The club has released a new statement on baiting, which reads in part: “Fair chase is based on the meaning of ‘fair’ that relates to legitimate, genuine or appropriate given the circumstances. Where an increased harvest of a particular species needs to occur, or where positive identification of size or sex is a legal requirement, baiting is appropriate given the circumstances and does not violate fair chase principles.”
During the past 132 years, the club has helped to eliminate unsportspersonlike practices. Decades ago, chasing game rendered helpless in deep snow, spotlighting, driving game into lakes, or using aircraft to locate or herd game, then landing to hunt them were commonplace.
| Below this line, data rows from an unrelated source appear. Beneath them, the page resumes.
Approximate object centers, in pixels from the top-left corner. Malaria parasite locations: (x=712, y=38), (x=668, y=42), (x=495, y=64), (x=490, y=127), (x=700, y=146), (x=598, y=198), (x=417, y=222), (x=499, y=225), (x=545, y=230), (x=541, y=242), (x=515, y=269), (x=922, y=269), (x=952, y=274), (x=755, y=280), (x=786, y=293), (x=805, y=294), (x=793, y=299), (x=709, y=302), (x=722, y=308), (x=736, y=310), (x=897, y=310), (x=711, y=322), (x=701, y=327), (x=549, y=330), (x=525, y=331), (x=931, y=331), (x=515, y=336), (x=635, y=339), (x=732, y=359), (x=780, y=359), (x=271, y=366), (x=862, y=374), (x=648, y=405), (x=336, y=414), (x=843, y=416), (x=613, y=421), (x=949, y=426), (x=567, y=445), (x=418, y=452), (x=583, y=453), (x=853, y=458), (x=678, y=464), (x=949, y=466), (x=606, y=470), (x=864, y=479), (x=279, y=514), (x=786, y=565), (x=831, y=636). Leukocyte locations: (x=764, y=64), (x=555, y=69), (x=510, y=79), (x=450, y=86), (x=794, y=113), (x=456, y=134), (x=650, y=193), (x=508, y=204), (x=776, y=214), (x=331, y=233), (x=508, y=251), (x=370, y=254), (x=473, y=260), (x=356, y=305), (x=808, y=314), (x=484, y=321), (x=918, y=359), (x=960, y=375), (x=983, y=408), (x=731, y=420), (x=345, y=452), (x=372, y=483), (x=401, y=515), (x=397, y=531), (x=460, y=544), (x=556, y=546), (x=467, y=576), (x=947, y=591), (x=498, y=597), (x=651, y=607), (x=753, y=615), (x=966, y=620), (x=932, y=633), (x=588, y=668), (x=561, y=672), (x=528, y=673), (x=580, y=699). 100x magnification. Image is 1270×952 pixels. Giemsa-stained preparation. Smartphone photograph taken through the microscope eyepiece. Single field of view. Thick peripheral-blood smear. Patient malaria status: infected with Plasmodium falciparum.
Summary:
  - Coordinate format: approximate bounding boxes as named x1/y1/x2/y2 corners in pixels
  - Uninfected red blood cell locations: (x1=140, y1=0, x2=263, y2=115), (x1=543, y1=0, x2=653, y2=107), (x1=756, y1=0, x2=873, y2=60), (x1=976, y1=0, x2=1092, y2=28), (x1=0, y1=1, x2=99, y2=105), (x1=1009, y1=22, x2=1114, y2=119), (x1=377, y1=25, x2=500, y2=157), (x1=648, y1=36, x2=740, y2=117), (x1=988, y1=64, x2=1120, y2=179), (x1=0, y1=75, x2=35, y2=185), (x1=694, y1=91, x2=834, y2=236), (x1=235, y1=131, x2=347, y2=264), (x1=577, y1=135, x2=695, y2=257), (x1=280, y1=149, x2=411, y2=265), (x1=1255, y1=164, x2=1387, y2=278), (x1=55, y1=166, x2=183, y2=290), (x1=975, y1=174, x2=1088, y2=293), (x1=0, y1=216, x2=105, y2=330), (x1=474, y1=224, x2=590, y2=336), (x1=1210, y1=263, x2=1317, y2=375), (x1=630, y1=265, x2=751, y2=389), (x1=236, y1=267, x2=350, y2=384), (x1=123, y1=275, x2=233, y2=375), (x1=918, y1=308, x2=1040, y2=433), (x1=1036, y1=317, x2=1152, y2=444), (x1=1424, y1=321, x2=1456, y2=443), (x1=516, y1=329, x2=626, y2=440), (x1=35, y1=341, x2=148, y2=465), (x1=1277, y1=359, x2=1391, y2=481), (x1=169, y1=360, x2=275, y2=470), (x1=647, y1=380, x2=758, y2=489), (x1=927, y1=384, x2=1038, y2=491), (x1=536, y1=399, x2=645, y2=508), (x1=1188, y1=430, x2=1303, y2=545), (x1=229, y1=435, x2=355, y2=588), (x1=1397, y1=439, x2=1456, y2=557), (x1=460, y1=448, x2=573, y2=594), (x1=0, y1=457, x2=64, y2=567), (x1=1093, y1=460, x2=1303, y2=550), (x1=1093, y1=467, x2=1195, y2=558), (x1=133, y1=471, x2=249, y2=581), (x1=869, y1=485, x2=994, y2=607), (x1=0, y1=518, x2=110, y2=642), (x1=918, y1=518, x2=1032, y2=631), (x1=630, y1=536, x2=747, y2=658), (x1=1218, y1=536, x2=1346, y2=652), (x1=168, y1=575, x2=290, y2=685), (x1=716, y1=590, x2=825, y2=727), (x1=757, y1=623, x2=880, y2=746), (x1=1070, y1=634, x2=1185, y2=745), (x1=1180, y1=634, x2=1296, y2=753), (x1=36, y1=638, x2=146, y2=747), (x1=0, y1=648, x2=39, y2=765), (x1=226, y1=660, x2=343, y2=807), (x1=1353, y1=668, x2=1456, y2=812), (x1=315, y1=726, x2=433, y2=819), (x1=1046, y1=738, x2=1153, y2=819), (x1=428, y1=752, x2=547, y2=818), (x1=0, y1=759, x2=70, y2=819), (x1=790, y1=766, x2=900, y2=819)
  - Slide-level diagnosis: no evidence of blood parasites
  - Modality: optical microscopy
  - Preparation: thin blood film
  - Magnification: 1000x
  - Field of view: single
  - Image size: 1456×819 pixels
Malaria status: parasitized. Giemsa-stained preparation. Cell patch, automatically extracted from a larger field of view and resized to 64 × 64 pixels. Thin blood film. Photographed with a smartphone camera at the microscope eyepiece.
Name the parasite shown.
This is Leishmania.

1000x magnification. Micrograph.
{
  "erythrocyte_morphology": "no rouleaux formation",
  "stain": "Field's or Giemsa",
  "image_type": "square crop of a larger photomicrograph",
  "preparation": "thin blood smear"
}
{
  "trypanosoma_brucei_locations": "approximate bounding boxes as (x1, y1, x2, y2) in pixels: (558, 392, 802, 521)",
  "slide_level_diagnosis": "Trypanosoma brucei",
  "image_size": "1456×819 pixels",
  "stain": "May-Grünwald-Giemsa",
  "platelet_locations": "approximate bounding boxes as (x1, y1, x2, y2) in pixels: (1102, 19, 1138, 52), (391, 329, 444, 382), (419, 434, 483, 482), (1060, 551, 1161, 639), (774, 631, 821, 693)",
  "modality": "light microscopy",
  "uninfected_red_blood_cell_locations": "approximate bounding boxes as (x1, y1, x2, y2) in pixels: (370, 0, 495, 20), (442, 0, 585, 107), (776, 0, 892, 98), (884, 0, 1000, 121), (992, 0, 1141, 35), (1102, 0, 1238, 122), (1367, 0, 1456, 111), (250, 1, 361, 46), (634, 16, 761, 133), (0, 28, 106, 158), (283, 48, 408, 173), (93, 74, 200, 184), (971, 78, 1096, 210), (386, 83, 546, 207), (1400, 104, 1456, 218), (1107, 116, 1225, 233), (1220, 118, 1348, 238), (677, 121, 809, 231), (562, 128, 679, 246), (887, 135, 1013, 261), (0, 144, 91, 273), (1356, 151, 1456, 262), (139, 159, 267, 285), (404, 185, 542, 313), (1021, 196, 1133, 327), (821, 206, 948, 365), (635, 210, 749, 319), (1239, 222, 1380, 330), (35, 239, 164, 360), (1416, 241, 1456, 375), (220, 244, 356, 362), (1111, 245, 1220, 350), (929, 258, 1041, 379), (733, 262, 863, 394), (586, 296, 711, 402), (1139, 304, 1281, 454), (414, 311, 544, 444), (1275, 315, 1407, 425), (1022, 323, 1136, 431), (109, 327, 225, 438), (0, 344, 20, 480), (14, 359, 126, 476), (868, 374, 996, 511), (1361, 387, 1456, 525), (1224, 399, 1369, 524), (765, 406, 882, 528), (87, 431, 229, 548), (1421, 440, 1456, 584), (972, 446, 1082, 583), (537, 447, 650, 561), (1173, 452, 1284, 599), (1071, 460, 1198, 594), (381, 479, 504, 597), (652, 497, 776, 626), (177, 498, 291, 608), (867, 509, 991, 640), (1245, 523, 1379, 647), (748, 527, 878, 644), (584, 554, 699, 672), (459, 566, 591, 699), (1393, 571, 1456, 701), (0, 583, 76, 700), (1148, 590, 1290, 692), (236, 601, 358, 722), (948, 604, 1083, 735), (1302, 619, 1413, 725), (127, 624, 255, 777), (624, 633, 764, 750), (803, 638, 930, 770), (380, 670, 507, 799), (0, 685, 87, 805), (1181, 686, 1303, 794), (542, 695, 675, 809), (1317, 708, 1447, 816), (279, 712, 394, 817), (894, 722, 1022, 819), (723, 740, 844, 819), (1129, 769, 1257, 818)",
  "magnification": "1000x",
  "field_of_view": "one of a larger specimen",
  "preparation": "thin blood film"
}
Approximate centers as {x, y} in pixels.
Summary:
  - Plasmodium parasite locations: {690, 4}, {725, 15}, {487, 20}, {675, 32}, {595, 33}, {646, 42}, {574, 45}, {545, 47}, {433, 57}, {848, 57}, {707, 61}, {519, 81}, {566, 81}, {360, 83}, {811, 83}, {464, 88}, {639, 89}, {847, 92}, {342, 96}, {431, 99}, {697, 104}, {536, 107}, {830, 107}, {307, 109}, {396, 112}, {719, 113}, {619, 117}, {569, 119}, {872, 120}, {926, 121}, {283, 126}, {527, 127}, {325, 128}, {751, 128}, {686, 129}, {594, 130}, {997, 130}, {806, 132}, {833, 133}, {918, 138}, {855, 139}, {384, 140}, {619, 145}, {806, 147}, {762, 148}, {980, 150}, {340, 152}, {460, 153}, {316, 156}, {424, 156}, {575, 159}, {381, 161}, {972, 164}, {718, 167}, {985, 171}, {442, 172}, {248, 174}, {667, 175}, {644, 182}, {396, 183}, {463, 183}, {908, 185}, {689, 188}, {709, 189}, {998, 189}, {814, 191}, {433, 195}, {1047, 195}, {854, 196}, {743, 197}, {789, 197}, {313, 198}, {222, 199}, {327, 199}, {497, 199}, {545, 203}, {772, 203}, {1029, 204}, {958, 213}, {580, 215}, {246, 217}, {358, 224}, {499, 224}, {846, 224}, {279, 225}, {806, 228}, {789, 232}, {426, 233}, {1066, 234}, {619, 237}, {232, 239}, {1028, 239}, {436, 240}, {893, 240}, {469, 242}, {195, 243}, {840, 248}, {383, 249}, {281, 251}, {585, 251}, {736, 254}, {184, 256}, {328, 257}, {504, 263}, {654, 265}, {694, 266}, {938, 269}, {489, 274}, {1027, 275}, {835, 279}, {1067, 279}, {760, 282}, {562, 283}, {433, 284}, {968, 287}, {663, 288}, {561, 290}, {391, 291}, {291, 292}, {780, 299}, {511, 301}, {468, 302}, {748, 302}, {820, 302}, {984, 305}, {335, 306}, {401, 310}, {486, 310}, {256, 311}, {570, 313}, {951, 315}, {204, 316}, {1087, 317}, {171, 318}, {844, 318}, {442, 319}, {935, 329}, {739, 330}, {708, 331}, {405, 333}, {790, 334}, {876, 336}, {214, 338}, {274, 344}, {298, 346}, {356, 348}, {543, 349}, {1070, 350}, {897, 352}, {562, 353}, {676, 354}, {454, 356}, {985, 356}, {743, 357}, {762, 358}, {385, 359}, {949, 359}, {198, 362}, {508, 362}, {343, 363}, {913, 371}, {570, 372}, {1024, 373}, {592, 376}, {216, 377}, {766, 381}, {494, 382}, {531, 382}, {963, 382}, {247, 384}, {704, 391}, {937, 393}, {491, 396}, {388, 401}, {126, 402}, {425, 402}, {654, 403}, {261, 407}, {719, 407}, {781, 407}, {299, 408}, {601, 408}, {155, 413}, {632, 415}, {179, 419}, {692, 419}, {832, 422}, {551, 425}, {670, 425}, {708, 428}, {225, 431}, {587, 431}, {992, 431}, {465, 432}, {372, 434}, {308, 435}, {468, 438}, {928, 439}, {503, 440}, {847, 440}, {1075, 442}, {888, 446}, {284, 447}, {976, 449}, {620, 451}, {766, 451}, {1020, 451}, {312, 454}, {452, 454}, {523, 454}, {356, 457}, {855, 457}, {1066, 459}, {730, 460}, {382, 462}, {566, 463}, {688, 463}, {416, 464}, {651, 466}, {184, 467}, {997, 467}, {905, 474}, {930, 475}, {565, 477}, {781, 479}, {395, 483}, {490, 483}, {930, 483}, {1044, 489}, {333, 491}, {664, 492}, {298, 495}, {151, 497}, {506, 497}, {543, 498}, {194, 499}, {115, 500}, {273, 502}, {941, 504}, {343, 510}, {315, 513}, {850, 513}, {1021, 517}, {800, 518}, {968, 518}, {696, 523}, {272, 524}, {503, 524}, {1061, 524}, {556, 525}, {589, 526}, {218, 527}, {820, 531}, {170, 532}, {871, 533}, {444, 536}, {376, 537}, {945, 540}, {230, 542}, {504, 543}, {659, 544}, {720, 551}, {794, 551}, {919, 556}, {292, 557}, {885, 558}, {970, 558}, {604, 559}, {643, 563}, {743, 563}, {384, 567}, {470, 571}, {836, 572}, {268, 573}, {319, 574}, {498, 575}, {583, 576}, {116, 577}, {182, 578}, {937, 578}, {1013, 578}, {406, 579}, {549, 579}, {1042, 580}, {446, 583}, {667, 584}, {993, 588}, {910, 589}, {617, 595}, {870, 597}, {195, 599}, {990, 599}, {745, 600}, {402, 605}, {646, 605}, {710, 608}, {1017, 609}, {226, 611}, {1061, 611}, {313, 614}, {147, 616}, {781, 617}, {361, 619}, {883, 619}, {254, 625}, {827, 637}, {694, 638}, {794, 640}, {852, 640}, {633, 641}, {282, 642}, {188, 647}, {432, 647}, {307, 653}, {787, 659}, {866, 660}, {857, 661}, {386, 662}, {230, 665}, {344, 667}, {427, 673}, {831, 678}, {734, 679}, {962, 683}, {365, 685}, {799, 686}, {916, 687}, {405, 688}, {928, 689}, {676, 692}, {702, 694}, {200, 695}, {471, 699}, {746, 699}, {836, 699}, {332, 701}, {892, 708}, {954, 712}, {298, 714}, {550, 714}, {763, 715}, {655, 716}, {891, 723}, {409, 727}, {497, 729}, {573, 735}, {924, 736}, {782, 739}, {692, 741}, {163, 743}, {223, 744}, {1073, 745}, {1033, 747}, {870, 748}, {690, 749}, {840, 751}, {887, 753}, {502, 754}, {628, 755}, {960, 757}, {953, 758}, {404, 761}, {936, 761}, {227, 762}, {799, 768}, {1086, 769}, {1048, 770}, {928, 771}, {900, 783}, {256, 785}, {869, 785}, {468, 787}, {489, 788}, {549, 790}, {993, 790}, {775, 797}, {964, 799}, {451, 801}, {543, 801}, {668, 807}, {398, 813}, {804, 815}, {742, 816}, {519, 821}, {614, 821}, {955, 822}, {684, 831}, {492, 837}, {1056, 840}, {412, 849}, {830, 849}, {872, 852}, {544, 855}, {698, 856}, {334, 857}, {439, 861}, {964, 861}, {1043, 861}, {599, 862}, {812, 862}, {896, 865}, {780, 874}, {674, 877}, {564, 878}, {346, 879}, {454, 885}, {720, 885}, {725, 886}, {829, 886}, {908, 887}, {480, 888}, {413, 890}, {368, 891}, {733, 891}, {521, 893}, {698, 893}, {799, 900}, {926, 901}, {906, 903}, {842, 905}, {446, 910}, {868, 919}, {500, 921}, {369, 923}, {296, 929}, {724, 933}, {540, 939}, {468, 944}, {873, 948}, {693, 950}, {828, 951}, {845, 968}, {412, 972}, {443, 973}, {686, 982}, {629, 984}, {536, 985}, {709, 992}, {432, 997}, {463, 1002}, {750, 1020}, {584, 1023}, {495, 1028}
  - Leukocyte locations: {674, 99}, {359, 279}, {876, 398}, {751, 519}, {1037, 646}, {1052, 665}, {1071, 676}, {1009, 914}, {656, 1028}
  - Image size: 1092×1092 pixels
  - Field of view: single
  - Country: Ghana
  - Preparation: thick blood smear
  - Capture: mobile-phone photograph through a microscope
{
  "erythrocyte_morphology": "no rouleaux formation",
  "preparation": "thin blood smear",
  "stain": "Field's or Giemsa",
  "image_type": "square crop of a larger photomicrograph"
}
B&C was the first organization to recognize these practices as both unsustainable and unethical.
With respect to baiting, the club acknowledges in its new position statement that, “Outside of what hunting laws provide, there is no simple answer to the question about baiting being right or wrong.”
Where baiting for deer or bear is legal, whether to use bait becomes a matter of personal choice.
Whitetails Unlimited on Deer Dollars
Whitetails Unlimited’s (WTU) program services director, Russ Austad, said America’s hunters and target shooters have an economic impact of more than $110 billion and support more than 866,000 jobs.
Hunting is a family activity that provides outdoor recreation and organic food for millions of U.S. citizens. Austad said some of WTU’s major initiatives focus on increasing hunting opportunities and providing outdoor experiences to youth, veterans and the physically challenged through chapter-mentored hunts.
“Keeping the hunting tradition alive is what we do here at Whitetails Unlimited,” Austad said.
The Sturgeon Bay-based nonprofit gave out more than $755,000 in support of various initiatives through the Preserving the Hunting Tradition program during the most recent fiscal year. Since its inception in 1982, WTU has spent more than $94 million on program services and activities that foster and enhance its mission.